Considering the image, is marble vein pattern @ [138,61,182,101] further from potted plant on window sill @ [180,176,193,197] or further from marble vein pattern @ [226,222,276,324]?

---

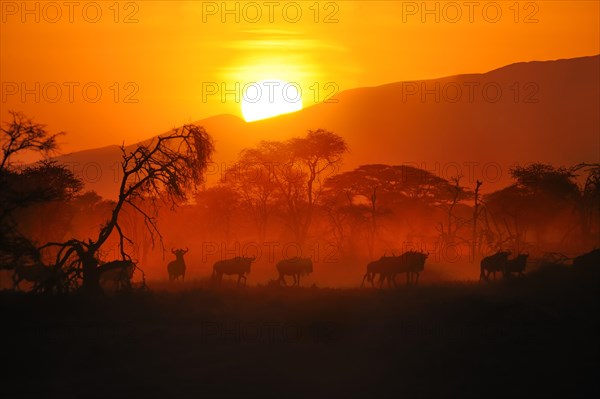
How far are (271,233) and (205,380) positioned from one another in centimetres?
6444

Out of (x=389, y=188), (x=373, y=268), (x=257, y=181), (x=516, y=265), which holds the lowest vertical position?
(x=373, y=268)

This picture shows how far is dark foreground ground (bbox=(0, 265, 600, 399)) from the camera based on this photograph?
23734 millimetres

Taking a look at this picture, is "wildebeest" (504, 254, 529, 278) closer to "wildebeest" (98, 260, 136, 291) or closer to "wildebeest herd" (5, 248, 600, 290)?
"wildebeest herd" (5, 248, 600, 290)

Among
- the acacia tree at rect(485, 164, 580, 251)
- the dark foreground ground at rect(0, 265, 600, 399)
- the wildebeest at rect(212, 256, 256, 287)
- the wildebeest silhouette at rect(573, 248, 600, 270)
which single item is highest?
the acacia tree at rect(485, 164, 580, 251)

--

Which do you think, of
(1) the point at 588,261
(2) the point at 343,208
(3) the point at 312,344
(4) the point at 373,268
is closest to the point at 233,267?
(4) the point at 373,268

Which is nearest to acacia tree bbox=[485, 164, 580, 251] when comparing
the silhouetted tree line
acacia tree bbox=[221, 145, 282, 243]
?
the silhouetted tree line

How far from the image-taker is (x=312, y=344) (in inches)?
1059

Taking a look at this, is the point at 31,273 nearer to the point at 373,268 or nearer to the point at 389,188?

TO DO:
Please give the entries again from the line containing "Which do you think, of" down to the line containing "Taking a look at this, is", both included, substituting "closer" for "nearer" and changing nothing else.

CORRECT RESPONSE:
Which do you think, of
(1) the point at 588,261
(2) the point at 343,208
(3) the point at 312,344
(4) the point at 373,268
is closest to the point at 233,267?
(4) the point at 373,268

Which is nearest to acacia tree bbox=[485, 164, 580, 251] when comparing
the silhouetted tree line
acacia tree bbox=[221, 145, 282, 243]
?
the silhouetted tree line

How far from the image-taker is (x=312, y=344) (in inches)?
1059

Taking a look at this, is the point at 31,273 closer to the point at 373,268 or closer to the point at 389,188?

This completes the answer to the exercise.